Мой сарказм произвел впечатление, и врач весело смеялась, словно эта абсурдная ситуация помогла ей ненадолго отвлечься от повседневной рутины. Она приказала дать мне стакан чаю и велела не беспокоиться. Через неделю-другую меня переведут в военную организацию, которая отвечает за развлечения. Я вернулся в свою палату без сопровождения военной полиции и стал смотреть на душевнобольных.

Мужчину в визитке отчитывала седовласая дама в сорочке.

— Гарольд, вечно ты меня навещаешь в рабочей одежде! — выла она.

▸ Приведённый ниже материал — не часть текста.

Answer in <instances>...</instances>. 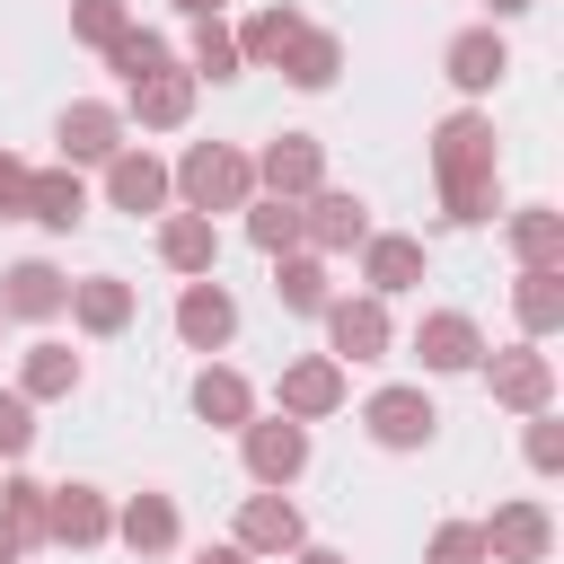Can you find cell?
Here are the masks:
<instances>
[{"instance_id": "obj_1", "label": "cell", "mask_w": 564, "mask_h": 564, "mask_svg": "<svg viewBox=\"0 0 564 564\" xmlns=\"http://www.w3.org/2000/svg\"><path fill=\"white\" fill-rule=\"evenodd\" d=\"M432 176H441V212L458 229L494 220L502 212V185H494V115H476V106L441 115L432 123Z\"/></svg>"}, {"instance_id": "obj_2", "label": "cell", "mask_w": 564, "mask_h": 564, "mask_svg": "<svg viewBox=\"0 0 564 564\" xmlns=\"http://www.w3.org/2000/svg\"><path fill=\"white\" fill-rule=\"evenodd\" d=\"M167 185L185 194V212H247L256 203V159L247 150H229V141H194L176 167H167Z\"/></svg>"}, {"instance_id": "obj_3", "label": "cell", "mask_w": 564, "mask_h": 564, "mask_svg": "<svg viewBox=\"0 0 564 564\" xmlns=\"http://www.w3.org/2000/svg\"><path fill=\"white\" fill-rule=\"evenodd\" d=\"M326 317V361H388V344H397V326H388V300H326L317 308Z\"/></svg>"}, {"instance_id": "obj_4", "label": "cell", "mask_w": 564, "mask_h": 564, "mask_svg": "<svg viewBox=\"0 0 564 564\" xmlns=\"http://www.w3.org/2000/svg\"><path fill=\"white\" fill-rule=\"evenodd\" d=\"M485 564H546L555 555V511L546 502H502L494 520H476Z\"/></svg>"}, {"instance_id": "obj_5", "label": "cell", "mask_w": 564, "mask_h": 564, "mask_svg": "<svg viewBox=\"0 0 564 564\" xmlns=\"http://www.w3.org/2000/svg\"><path fill=\"white\" fill-rule=\"evenodd\" d=\"M361 238H370V203H361V194L317 185V194L300 203V247H308V256H352Z\"/></svg>"}, {"instance_id": "obj_6", "label": "cell", "mask_w": 564, "mask_h": 564, "mask_svg": "<svg viewBox=\"0 0 564 564\" xmlns=\"http://www.w3.org/2000/svg\"><path fill=\"white\" fill-rule=\"evenodd\" d=\"M476 370H485L494 405H511V414H546V405H555V361H546L538 344H511V352H494V361H476Z\"/></svg>"}, {"instance_id": "obj_7", "label": "cell", "mask_w": 564, "mask_h": 564, "mask_svg": "<svg viewBox=\"0 0 564 564\" xmlns=\"http://www.w3.org/2000/svg\"><path fill=\"white\" fill-rule=\"evenodd\" d=\"M238 449H247V476H256L264 494H282V485L308 467V423L264 414V423H247V432H238Z\"/></svg>"}, {"instance_id": "obj_8", "label": "cell", "mask_w": 564, "mask_h": 564, "mask_svg": "<svg viewBox=\"0 0 564 564\" xmlns=\"http://www.w3.org/2000/svg\"><path fill=\"white\" fill-rule=\"evenodd\" d=\"M361 432H370L379 449H423V441L441 432V405H432L423 388H379V397L361 405Z\"/></svg>"}, {"instance_id": "obj_9", "label": "cell", "mask_w": 564, "mask_h": 564, "mask_svg": "<svg viewBox=\"0 0 564 564\" xmlns=\"http://www.w3.org/2000/svg\"><path fill=\"white\" fill-rule=\"evenodd\" d=\"M256 185H264L273 203H308V194L326 185V150H317L308 132H282V141H264V159H256Z\"/></svg>"}, {"instance_id": "obj_10", "label": "cell", "mask_w": 564, "mask_h": 564, "mask_svg": "<svg viewBox=\"0 0 564 564\" xmlns=\"http://www.w3.org/2000/svg\"><path fill=\"white\" fill-rule=\"evenodd\" d=\"M229 546H247V555H300V546H308V520H300L291 494H247Z\"/></svg>"}, {"instance_id": "obj_11", "label": "cell", "mask_w": 564, "mask_h": 564, "mask_svg": "<svg viewBox=\"0 0 564 564\" xmlns=\"http://www.w3.org/2000/svg\"><path fill=\"white\" fill-rule=\"evenodd\" d=\"M44 538H53V546H106V538H115V502H106L97 485H53Z\"/></svg>"}, {"instance_id": "obj_12", "label": "cell", "mask_w": 564, "mask_h": 564, "mask_svg": "<svg viewBox=\"0 0 564 564\" xmlns=\"http://www.w3.org/2000/svg\"><path fill=\"white\" fill-rule=\"evenodd\" d=\"M123 150V106H106V97H79V106H62V167H106Z\"/></svg>"}, {"instance_id": "obj_13", "label": "cell", "mask_w": 564, "mask_h": 564, "mask_svg": "<svg viewBox=\"0 0 564 564\" xmlns=\"http://www.w3.org/2000/svg\"><path fill=\"white\" fill-rule=\"evenodd\" d=\"M167 194H176V185H167V159L132 150V141L106 159V203H115V212H132V220H141V212H167Z\"/></svg>"}, {"instance_id": "obj_14", "label": "cell", "mask_w": 564, "mask_h": 564, "mask_svg": "<svg viewBox=\"0 0 564 564\" xmlns=\"http://www.w3.org/2000/svg\"><path fill=\"white\" fill-rule=\"evenodd\" d=\"M62 308H70V273L62 264L26 256V264L0 273V317H62Z\"/></svg>"}, {"instance_id": "obj_15", "label": "cell", "mask_w": 564, "mask_h": 564, "mask_svg": "<svg viewBox=\"0 0 564 564\" xmlns=\"http://www.w3.org/2000/svg\"><path fill=\"white\" fill-rule=\"evenodd\" d=\"M176 335H185L194 352H220V344L238 335V300H229L212 273H203V282H185V291H176Z\"/></svg>"}, {"instance_id": "obj_16", "label": "cell", "mask_w": 564, "mask_h": 564, "mask_svg": "<svg viewBox=\"0 0 564 564\" xmlns=\"http://www.w3.org/2000/svg\"><path fill=\"white\" fill-rule=\"evenodd\" d=\"M414 352H423V370H476V361H485V335H476L467 308H423Z\"/></svg>"}, {"instance_id": "obj_17", "label": "cell", "mask_w": 564, "mask_h": 564, "mask_svg": "<svg viewBox=\"0 0 564 564\" xmlns=\"http://www.w3.org/2000/svg\"><path fill=\"white\" fill-rule=\"evenodd\" d=\"M335 405H344V361L300 352V361L282 370V414H291V423H326Z\"/></svg>"}, {"instance_id": "obj_18", "label": "cell", "mask_w": 564, "mask_h": 564, "mask_svg": "<svg viewBox=\"0 0 564 564\" xmlns=\"http://www.w3.org/2000/svg\"><path fill=\"white\" fill-rule=\"evenodd\" d=\"M18 220L79 229V220H88V185H79V167H26V203H18Z\"/></svg>"}, {"instance_id": "obj_19", "label": "cell", "mask_w": 564, "mask_h": 564, "mask_svg": "<svg viewBox=\"0 0 564 564\" xmlns=\"http://www.w3.org/2000/svg\"><path fill=\"white\" fill-rule=\"evenodd\" d=\"M361 282H370V300H397V291H414V282H423V238L370 229V238H361Z\"/></svg>"}, {"instance_id": "obj_20", "label": "cell", "mask_w": 564, "mask_h": 564, "mask_svg": "<svg viewBox=\"0 0 564 564\" xmlns=\"http://www.w3.org/2000/svg\"><path fill=\"white\" fill-rule=\"evenodd\" d=\"M441 70H449V79H458L467 97H485V88H502V70H511V44H502L494 26H467V35H449Z\"/></svg>"}, {"instance_id": "obj_21", "label": "cell", "mask_w": 564, "mask_h": 564, "mask_svg": "<svg viewBox=\"0 0 564 564\" xmlns=\"http://www.w3.org/2000/svg\"><path fill=\"white\" fill-rule=\"evenodd\" d=\"M159 264L185 273V282H203V273L220 264V229H212L203 212H167V220H159Z\"/></svg>"}, {"instance_id": "obj_22", "label": "cell", "mask_w": 564, "mask_h": 564, "mask_svg": "<svg viewBox=\"0 0 564 564\" xmlns=\"http://www.w3.org/2000/svg\"><path fill=\"white\" fill-rule=\"evenodd\" d=\"M194 414H203L212 432H247V423H256V388H247L229 361H203V370H194Z\"/></svg>"}, {"instance_id": "obj_23", "label": "cell", "mask_w": 564, "mask_h": 564, "mask_svg": "<svg viewBox=\"0 0 564 564\" xmlns=\"http://www.w3.org/2000/svg\"><path fill=\"white\" fill-rule=\"evenodd\" d=\"M132 106H123V123H141V132H176L185 115H194V70H159V79H141V88H123Z\"/></svg>"}, {"instance_id": "obj_24", "label": "cell", "mask_w": 564, "mask_h": 564, "mask_svg": "<svg viewBox=\"0 0 564 564\" xmlns=\"http://www.w3.org/2000/svg\"><path fill=\"white\" fill-rule=\"evenodd\" d=\"M70 317H79V335H123V326H132V282H123V273L70 282Z\"/></svg>"}, {"instance_id": "obj_25", "label": "cell", "mask_w": 564, "mask_h": 564, "mask_svg": "<svg viewBox=\"0 0 564 564\" xmlns=\"http://www.w3.org/2000/svg\"><path fill=\"white\" fill-rule=\"evenodd\" d=\"M511 308H520L529 344H538V335H555V326H564V264H520V282H511Z\"/></svg>"}, {"instance_id": "obj_26", "label": "cell", "mask_w": 564, "mask_h": 564, "mask_svg": "<svg viewBox=\"0 0 564 564\" xmlns=\"http://www.w3.org/2000/svg\"><path fill=\"white\" fill-rule=\"evenodd\" d=\"M115 538H123L132 555H167L185 529H176V502H167V494H132V502L115 511Z\"/></svg>"}, {"instance_id": "obj_27", "label": "cell", "mask_w": 564, "mask_h": 564, "mask_svg": "<svg viewBox=\"0 0 564 564\" xmlns=\"http://www.w3.org/2000/svg\"><path fill=\"white\" fill-rule=\"evenodd\" d=\"M70 388H79V352H70V344H53V335H44V344H26V361H18V397H26V405H44V397H70Z\"/></svg>"}, {"instance_id": "obj_28", "label": "cell", "mask_w": 564, "mask_h": 564, "mask_svg": "<svg viewBox=\"0 0 564 564\" xmlns=\"http://www.w3.org/2000/svg\"><path fill=\"white\" fill-rule=\"evenodd\" d=\"M44 502H53V485H35V476H0V538L26 555V546H44Z\"/></svg>"}, {"instance_id": "obj_29", "label": "cell", "mask_w": 564, "mask_h": 564, "mask_svg": "<svg viewBox=\"0 0 564 564\" xmlns=\"http://www.w3.org/2000/svg\"><path fill=\"white\" fill-rule=\"evenodd\" d=\"M273 70H282L291 88H335V70H344V44H335L326 26H300V35H291V53H282Z\"/></svg>"}, {"instance_id": "obj_30", "label": "cell", "mask_w": 564, "mask_h": 564, "mask_svg": "<svg viewBox=\"0 0 564 564\" xmlns=\"http://www.w3.org/2000/svg\"><path fill=\"white\" fill-rule=\"evenodd\" d=\"M273 300L282 308H300V317H317L335 291H326V256H308V247H291V256H273Z\"/></svg>"}, {"instance_id": "obj_31", "label": "cell", "mask_w": 564, "mask_h": 564, "mask_svg": "<svg viewBox=\"0 0 564 564\" xmlns=\"http://www.w3.org/2000/svg\"><path fill=\"white\" fill-rule=\"evenodd\" d=\"M300 26H308V18H300V9H282V0H273V9H256V18H247V26H229V35H238V62H282V53H291V35H300Z\"/></svg>"}, {"instance_id": "obj_32", "label": "cell", "mask_w": 564, "mask_h": 564, "mask_svg": "<svg viewBox=\"0 0 564 564\" xmlns=\"http://www.w3.org/2000/svg\"><path fill=\"white\" fill-rule=\"evenodd\" d=\"M106 62H115V79H123V88H141V79H159V70H176V53H167V35H150V26H123V35L106 44Z\"/></svg>"}, {"instance_id": "obj_33", "label": "cell", "mask_w": 564, "mask_h": 564, "mask_svg": "<svg viewBox=\"0 0 564 564\" xmlns=\"http://www.w3.org/2000/svg\"><path fill=\"white\" fill-rule=\"evenodd\" d=\"M511 256L520 264H564V212H546V203L511 212Z\"/></svg>"}, {"instance_id": "obj_34", "label": "cell", "mask_w": 564, "mask_h": 564, "mask_svg": "<svg viewBox=\"0 0 564 564\" xmlns=\"http://www.w3.org/2000/svg\"><path fill=\"white\" fill-rule=\"evenodd\" d=\"M185 53H194V62H185L194 79H238V70H247V62H238V35H229L220 18H194V44H185Z\"/></svg>"}, {"instance_id": "obj_35", "label": "cell", "mask_w": 564, "mask_h": 564, "mask_svg": "<svg viewBox=\"0 0 564 564\" xmlns=\"http://www.w3.org/2000/svg\"><path fill=\"white\" fill-rule=\"evenodd\" d=\"M247 238H256L264 256H291V247H300V203H273V194L247 203Z\"/></svg>"}, {"instance_id": "obj_36", "label": "cell", "mask_w": 564, "mask_h": 564, "mask_svg": "<svg viewBox=\"0 0 564 564\" xmlns=\"http://www.w3.org/2000/svg\"><path fill=\"white\" fill-rule=\"evenodd\" d=\"M123 26H132V9H123V0H70V35H79V44H97V53H106Z\"/></svg>"}, {"instance_id": "obj_37", "label": "cell", "mask_w": 564, "mask_h": 564, "mask_svg": "<svg viewBox=\"0 0 564 564\" xmlns=\"http://www.w3.org/2000/svg\"><path fill=\"white\" fill-rule=\"evenodd\" d=\"M423 564H485V538H476V520H449V529H432Z\"/></svg>"}, {"instance_id": "obj_38", "label": "cell", "mask_w": 564, "mask_h": 564, "mask_svg": "<svg viewBox=\"0 0 564 564\" xmlns=\"http://www.w3.org/2000/svg\"><path fill=\"white\" fill-rule=\"evenodd\" d=\"M35 449V405L18 388H0V458H26Z\"/></svg>"}, {"instance_id": "obj_39", "label": "cell", "mask_w": 564, "mask_h": 564, "mask_svg": "<svg viewBox=\"0 0 564 564\" xmlns=\"http://www.w3.org/2000/svg\"><path fill=\"white\" fill-rule=\"evenodd\" d=\"M529 467H538V476H555V467H564V423H555V405H546V414H529Z\"/></svg>"}, {"instance_id": "obj_40", "label": "cell", "mask_w": 564, "mask_h": 564, "mask_svg": "<svg viewBox=\"0 0 564 564\" xmlns=\"http://www.w3.org/2000/svg\"><path fill=\"white\" fill-rule=\"evenodd\" d=\"M18 203H26V167L0 150V220H18Z\"/></svg>"}, {"instance_id": "obj_41", "label": "cell", "mask_w": 564, "mask_h": 564, "mask_svg": "<svg viewBox=\"0 0 564 564\" xmlns=\"http://www.w3.org/2000/svg\"><path fill=\"white\" fill-rule=\"evenodd\" d=\"M194 564H256V555H247V546H203Z\"/></svg>"}, {"instance_id": "obj_42", "label": "cell", "mask_w": 564, "mask_h": 564, "mask_svg": "<svg viewBox=\"0 0 564 564\" xmlns=\"http://www.w3.org/2000/svg\"><path fill=\"white\" fill-rule=\"evenodd\" d=\"M291 564H352V555H335V546H300Z\"/></svg>"}, {"instance_id": "obj_43", "label": "cell", "mask_w": 564, "mask_h": 564, "mask_svg": "<svg viewBox=\"0 0 564 564\" xmlns=\"http://www.w3.org/2000/svg\"><path fill=\"white\" fill-rule=\"evenodd\" d=\"M176 18H220V0H167Z\"/></svg>"}, {"instance_id": "obj_44", "label": "cell", "mask_w": 564, "mask_h": 564, "mask_svg": "<svg viewBox=\"0 0 564 564\" xmlns=\"http://www.w3.org/2000/svg\"><path fill=\"white\" fill-rule=\"evenodd\" d=\"M485 9H494V18H520V9H538V0H485Z\"/></svg>"}, {"instance_id": "obj_45", "label": "cell", "mask_w": 564, "mask_h": 564, "mask_svg": "<svg viewBox=\"0 0 564 564\" xmlns=\"http://www.w3.org/2000/svg\"><path fill=\"white\" fill-rule=\"evenodd\" d=\"M0 564H18V546H9V538H0Z\"/></svg>"}]
</instances>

Как всегда, находились несчастья и похуже моих.

11

Когда состоялась лондонская премьера моей пьесы «Нос Банбери», я все еще находился в госпитале. На этот раз я написал трагикомедию, где действие шло в обратном направлении — от сороковых годов к началу нашего века. Билл Линнит, наш импресарио, пожелал, чтобы я пришел на генеральную репетицию и посмотрел, не надо ли внести в пьесу какие-нибудь изменения. Для этого он позвонил командиру госпиталя, и полковник не возражал, но намекнул, что он сам, а в особенности его жена, большие театралы, так что их заложник будет отпущен гораздо охотнее в обмен на два хороших кресла в партере. Сделка состоялась, и я отправился в Лондон.

Премьера прошла неплохо, так что мне вместе с актерами пришлось выйти на поклоны. Эта была моя первая пьеса, которая выдержала больше ста представлений, и Джеймс Эгейт в своей рецензии отозвался обо мне как о «лучшем мастере драматургии, работающем сейчас в британском театре». А когда я вернулся в госпиталь, меня обвинили в том, что я вышел на поклоны в военной форме, но замшевых туфлях.

Прежде чем мне успели назначить наказание за это неслыханное нарушение военного устава, психиатр поспешно выписала меня из госпиталя, направив в отдел развлечений. Сначала я вернулся в армейскую службу кинематографии, где мне был оказан холодный прием. Новый старшина отпустил несколько едких замечаний насчет того, что я—псих. При этом его глазки пристально впивались в меня, выискивая свидетельства моей ненормальности. Взвалив мне на спину мой увесистый вещмешок, он затянул лямки так, что я оказался словно в корсете, и на прощанье заявил: «Учтите, кто бы ни оказался вашим следующим старшиной, вы будете вспоминать обо мне как о человеке мягком и добром. Ясно?».